L’interdépendance économique en tant que barrière à la guerre était l’une des théories derrière la création de l’Union européenne après la Seconde Guerre mondiale. Les dirigeants voulaient que les économies de la France, de l’Allemagne et des autres pays européens soient tellement liées les unes aux autres qu’une autre guerre serait impensable. Cela a fonctionné.

Les États-Unis doivent aborder la Chine avec plus de professionnalisme et moins d’hyperbole. Nous devons considérer et traiter la Chine comme un égal qui ne peut être intimidé, mais dont nous devons exiger le respect du droit international. Avec nos alliés, nous devons faire pression sur eux pour qu’ils cessent de tricher sur le commerce et de voler des secrets commerciaux.

L’Amérique et ses alliés doivent également défendre les droits de l’homme dans le monde. Même si nous ne pouvons pas forcer la Chine à changer de forme de gouvernement, nous devons accepter d’être en désaccord sur l’importance des droits de l’homme. Il faut aussi se sevrer des produits issus du travail servile ou des industries polluantes, qu’elles viennent de Chine ou d’ailleurs.

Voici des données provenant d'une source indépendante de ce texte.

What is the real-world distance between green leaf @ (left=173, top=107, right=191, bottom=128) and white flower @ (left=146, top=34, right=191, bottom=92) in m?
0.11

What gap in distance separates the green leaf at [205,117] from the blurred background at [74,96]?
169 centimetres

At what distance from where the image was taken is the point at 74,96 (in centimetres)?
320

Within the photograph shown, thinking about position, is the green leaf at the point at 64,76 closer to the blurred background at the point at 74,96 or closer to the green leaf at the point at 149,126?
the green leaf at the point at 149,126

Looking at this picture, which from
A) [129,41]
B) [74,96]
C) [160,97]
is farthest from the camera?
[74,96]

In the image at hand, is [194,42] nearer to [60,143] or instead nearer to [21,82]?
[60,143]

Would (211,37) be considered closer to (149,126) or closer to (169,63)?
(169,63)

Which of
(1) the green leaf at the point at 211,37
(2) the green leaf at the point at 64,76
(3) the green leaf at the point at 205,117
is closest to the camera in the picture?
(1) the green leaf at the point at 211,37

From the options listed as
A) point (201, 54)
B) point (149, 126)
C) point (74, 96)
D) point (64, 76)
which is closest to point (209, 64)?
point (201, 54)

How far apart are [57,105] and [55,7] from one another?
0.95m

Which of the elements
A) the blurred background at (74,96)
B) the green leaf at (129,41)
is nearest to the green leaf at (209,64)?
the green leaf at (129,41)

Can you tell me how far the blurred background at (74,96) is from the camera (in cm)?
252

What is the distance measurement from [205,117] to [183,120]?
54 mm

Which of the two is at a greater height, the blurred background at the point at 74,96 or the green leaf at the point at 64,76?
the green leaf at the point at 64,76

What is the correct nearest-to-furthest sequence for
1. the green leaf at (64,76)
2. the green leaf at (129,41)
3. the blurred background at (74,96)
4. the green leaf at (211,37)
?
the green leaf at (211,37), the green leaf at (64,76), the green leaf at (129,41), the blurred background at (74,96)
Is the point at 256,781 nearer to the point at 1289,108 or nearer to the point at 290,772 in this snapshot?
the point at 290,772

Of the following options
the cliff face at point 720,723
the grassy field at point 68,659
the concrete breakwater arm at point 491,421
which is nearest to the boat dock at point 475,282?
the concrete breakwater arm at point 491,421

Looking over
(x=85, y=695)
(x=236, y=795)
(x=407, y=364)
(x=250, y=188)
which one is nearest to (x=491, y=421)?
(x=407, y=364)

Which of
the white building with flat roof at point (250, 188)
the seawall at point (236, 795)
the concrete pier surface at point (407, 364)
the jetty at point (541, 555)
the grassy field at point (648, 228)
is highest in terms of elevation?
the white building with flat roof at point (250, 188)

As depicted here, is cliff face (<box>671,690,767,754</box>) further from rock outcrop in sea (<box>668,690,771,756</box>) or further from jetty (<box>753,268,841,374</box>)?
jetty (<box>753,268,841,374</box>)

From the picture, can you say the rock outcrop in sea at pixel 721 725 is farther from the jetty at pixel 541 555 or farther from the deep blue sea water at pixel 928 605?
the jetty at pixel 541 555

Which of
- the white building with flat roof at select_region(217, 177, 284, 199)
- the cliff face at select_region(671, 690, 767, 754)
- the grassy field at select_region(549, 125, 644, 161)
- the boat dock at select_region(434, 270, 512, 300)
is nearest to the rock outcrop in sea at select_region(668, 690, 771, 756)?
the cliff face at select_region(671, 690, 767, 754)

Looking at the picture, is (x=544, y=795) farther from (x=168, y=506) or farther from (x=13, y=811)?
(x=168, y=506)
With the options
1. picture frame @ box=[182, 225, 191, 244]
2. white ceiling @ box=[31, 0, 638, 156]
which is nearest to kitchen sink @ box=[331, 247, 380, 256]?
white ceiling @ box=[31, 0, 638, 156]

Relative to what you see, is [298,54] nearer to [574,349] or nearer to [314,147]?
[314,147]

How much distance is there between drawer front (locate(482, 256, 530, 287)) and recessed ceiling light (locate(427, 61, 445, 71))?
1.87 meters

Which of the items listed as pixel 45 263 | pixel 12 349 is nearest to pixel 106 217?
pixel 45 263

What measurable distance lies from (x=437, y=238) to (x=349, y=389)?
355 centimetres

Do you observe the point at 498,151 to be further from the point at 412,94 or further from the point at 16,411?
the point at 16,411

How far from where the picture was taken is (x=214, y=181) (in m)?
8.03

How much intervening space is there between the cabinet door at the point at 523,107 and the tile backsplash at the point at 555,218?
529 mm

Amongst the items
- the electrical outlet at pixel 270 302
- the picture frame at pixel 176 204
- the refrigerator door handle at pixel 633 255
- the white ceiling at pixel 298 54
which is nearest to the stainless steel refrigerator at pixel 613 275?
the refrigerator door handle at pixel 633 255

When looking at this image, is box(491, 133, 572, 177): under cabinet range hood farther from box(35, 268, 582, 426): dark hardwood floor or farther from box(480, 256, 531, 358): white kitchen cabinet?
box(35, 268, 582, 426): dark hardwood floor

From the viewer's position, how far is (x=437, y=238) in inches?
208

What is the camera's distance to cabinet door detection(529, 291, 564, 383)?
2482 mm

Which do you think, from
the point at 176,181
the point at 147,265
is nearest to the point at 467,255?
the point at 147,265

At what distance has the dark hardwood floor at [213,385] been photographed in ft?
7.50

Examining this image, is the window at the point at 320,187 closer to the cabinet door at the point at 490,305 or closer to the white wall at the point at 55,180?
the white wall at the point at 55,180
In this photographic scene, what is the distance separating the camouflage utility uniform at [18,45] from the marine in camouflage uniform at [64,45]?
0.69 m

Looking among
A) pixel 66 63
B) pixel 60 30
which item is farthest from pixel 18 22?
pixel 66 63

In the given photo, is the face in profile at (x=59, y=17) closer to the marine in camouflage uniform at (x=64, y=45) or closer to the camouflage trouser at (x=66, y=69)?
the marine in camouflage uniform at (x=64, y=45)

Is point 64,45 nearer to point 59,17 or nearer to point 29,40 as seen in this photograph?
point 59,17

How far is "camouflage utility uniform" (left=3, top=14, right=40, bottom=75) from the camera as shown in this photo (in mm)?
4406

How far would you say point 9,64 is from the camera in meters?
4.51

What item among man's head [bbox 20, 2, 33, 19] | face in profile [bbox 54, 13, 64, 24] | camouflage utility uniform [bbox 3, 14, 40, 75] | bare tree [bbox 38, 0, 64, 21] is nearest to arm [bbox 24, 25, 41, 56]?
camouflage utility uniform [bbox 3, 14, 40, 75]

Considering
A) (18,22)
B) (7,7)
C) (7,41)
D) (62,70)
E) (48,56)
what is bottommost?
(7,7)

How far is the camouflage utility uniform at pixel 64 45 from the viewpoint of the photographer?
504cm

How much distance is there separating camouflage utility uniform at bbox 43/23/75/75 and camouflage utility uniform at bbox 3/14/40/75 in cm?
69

Nous devons aborder la Chine avec une diplomatie stable d’une administration à l’autre. Nous devons traiter Pékin avec respect, mais sans nous prosterner. Trump doit prendre du recul et laisser le travail à des professionnels qui savent ce qu’ils font. Des relations stables avec la Chine sont bonnes pour les deux pays et bonnes pour le monde.